Die deutsche Verkehrspolitik stehe nun vor einem "Supergau": "Die Verkehrsinfrastruktur wird wegen fehlender Mittel in den nächsten Jahren auf der Strecke bleiben." Schon 2004 werde es bei den Verkehrsengpässen zu erheblichen Schwierigkeiten kommen. Eine Kreditfinanzierung beim Straßenbau sei kaum machbar. "Insofern haben wir hier ein massives Problem, was auch die Qualität des Logistik-Standortes Deutschland beeinträchtigt."

Rogge kündigte an, dass die Branche Toll Collect für Ausgaben zur Rechenschaft ziehen werde, die im Zusammenhang mit dem Ein- und Ausbau der Fahrzeuggeräte (On Board Units/OBU) angefallen sind und weiter anfallen. Er rechne nicht damit, dass Toll Collect noch einmal ein neues Angebot für eine Einigung vorlege. "Die Würfel gegen Toll Collect sind gefallen."

ADAC: Toll Collect vertraute der eigenen Technik nicht

Nach Einschätzung von ADAC-Präsident Peter Meyer hat das Konsortium Toll Collect hat die Kündigung provoziert: "Wer monatelang untragbare Entschädigungsangebote für den Fall macht, dass dieses System wieder nicht funktioniert, hat offenbar kein Vertrauen in die eigene Technik."

Die Entscheidung von Bundesverkehrsministers Manfred Stolpe (SPD) sei daher längst überfällig und richtig gewesen. Langfristig forderte der ADAC-Präsident ein tragfähiges Konzept, das keinesfalls zu Lasten der Autofahrer gehen dürfe. "Hier muss der Staat die Suppe selbst auslöffeln, die er sich mit nachlässigen Verträgen eingebrockt hat."

Auch der Automobilclub von Deutschland (AvD) hat die Kündigung des Vertrages mit Toll Collect begrüßt und zugleich die Einführung einer einfachen Lastwagen-Maut für alle Straßen gefordert.

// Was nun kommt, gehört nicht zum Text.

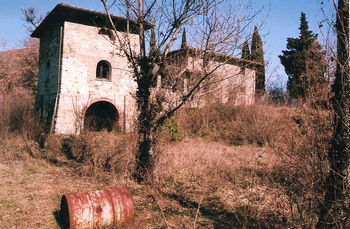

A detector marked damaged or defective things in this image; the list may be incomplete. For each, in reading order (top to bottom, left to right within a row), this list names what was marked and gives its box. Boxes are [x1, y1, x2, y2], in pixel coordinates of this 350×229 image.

rusty metal barrel [60, 188, 134, 229]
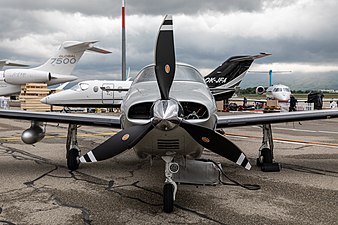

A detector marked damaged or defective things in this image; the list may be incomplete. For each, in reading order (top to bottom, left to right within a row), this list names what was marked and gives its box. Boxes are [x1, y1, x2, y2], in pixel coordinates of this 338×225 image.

cracked asphalt [0, 117, 336, 224]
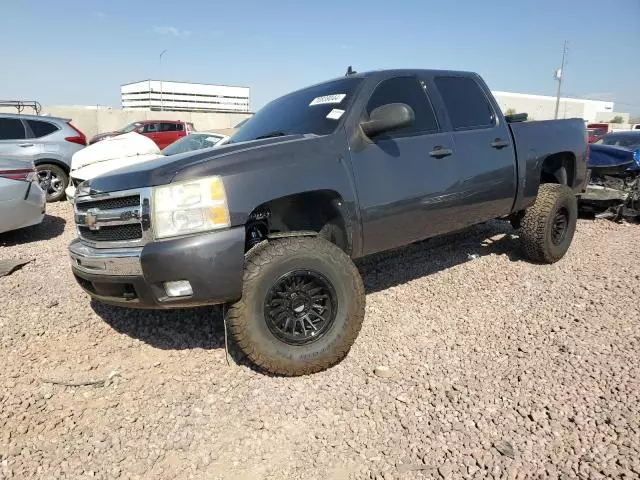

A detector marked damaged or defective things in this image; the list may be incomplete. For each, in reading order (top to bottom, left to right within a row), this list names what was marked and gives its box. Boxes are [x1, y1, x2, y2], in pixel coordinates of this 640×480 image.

damaged car [584, 140, 640, 220]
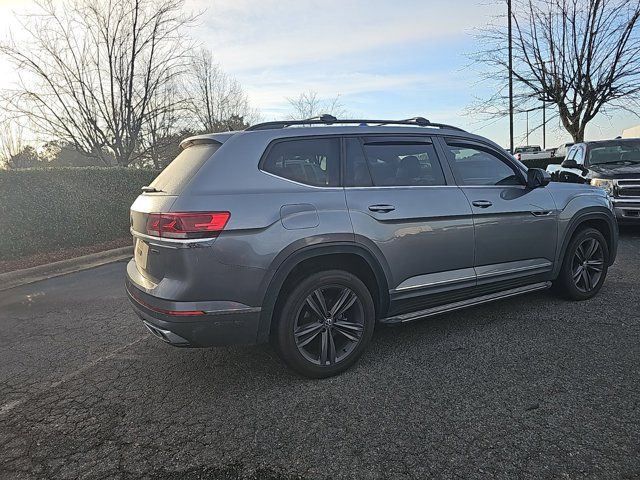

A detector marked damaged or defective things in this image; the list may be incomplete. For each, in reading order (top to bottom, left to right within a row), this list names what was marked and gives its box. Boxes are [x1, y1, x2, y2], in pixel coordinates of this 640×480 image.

cracked pavement [1, 228, 640, 476]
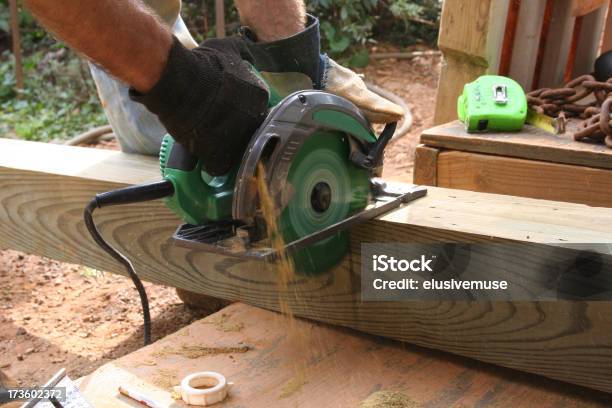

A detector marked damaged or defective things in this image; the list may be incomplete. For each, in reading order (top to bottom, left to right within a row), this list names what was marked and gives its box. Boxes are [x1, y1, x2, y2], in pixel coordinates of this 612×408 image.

EU-Kommission wird nicht eingreifen

Brüssel sieht nach dem deutschen Maut-Debakel keine Notwendigkeit zum Eingreifen. Die Kündigung der Verträge mit Toll Collect bedeute "keine ungleiche Behandlung" für ausländische Lkw-Fahrer, sagte ein Sprecher von EU-Verkehrskommissarin Loyola de Palacio.

Den Deutschen stehe es nun frei, die alte Eurovignette wieder einzuführen oder sich für ein neues Mautsystem zu entscheiden. "Die Deutschen können machen, was sie wollen, solange es mit der EU-Gesetzgebung übereinstimmt", betonte er.

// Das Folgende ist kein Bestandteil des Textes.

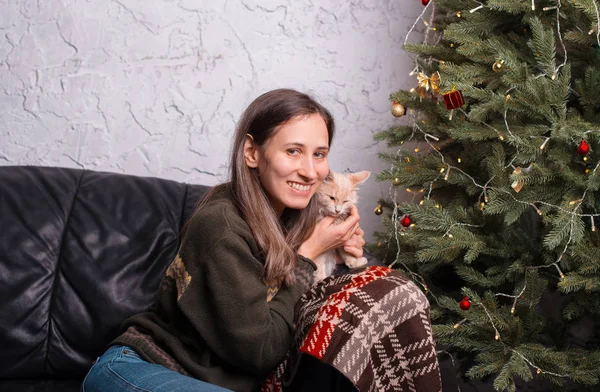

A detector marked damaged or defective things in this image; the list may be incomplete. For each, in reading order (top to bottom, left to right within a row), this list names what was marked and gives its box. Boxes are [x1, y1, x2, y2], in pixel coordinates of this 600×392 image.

cracked wall surface [1, 0, 422, 240]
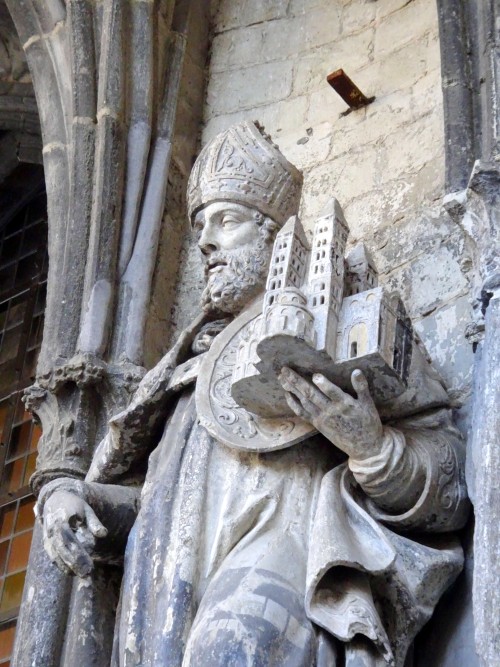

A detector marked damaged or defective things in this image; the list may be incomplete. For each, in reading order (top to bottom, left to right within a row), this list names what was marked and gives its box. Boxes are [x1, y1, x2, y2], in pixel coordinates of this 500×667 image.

rusted metal bracket [328, 68, 376, 115]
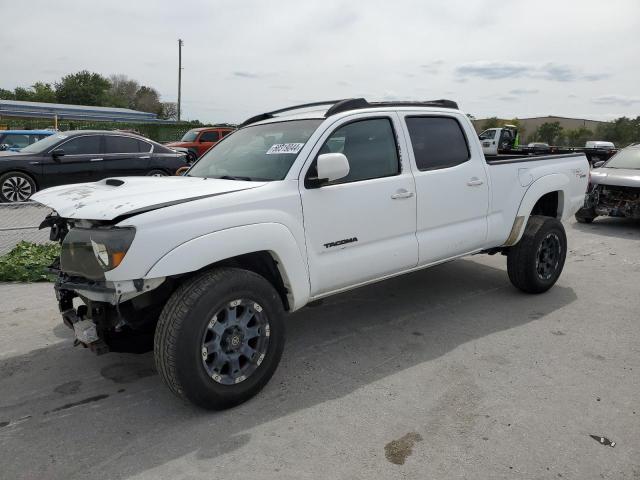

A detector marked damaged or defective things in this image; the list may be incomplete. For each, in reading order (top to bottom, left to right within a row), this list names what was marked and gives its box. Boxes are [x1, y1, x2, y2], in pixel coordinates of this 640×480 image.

dented hood [29, 176, 264, 221]
damaged front end [588, 184, 640, 219]
broken headlight assembly [60, 227, 136, 280]
exposed headlight [61, 229, 136, 282]
damaged front end [42, 212, 172, 354]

Allgemeines Echo aus den Ländern: "Überfällige Reaktion"

Niedersachsens Verkehrsminister Walter Hirche (FDP) hat die Kündigung des Maut-Vertrages mit Toll Collect als überfällig bezeichnet. Zugleich gebe es Hinweise aus dem Bundesverkehrsministerium, dass die Investitionen in die Infrastruktur wegen der Maut-Ausfälle auf die Hälfte gekürzt werden sollten.

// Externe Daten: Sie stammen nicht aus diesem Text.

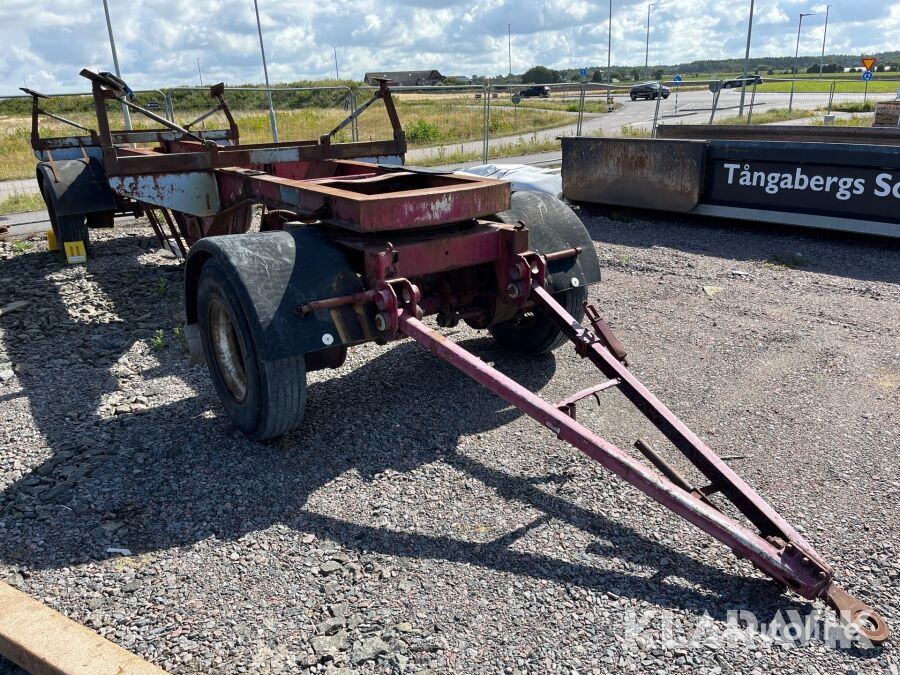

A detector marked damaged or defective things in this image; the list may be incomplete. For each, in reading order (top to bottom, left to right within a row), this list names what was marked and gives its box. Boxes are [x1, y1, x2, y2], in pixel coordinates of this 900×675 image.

rusty boat trailer [79, 71, 892, 648]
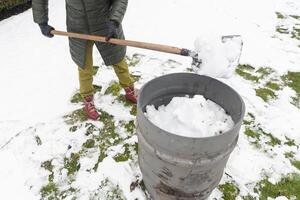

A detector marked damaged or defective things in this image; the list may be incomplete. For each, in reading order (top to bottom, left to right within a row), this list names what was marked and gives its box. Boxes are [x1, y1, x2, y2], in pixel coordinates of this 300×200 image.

"Das würde die Bauwirtschaft in ihrer Existenz bedrohen", sagte Hirche. Jetzt sei der Bund gefordert, das "Stolpe-Desaster" zu begrenzen und mit Privatisierungen die Kassen zu füllen.

Auch Schleswig-Holsteins Verkehrsminister Bernd Rohwer (SPD) nannte die Entscheidung, die Lkw-Maut ohne das Konsortium Toll Collect zu verwirklichen, "überfällig". Stolpe hätte diese Entscheidung schon vor ein paar Wochen treffen müssen, sagte Rohwer in Kiel. "Er hat sich in der Tat von Toll Collect eine geraume Zeit auf der Nase herumtanzen lassen."

Bayerns Wirtschaftsminister Otto Wiesheu (CSU) sagte in München, die Kündigung des Maut-Vertrages durch die rot-grüne Bundesregierung sei ein "längst überfälliger Schritt". Wegen des Maut-Debakels könne in den kommenden Jahren so gut wie kein neues Projekt im Schienenfernverkehr in Angriff genommen werden, erklärte der Minister in München. "Durch das Maut-Debakel wird jetzt ganz deutlich, dass die Schiene noch nie so schlecht wie unter Rot-Grün behandelt wurde."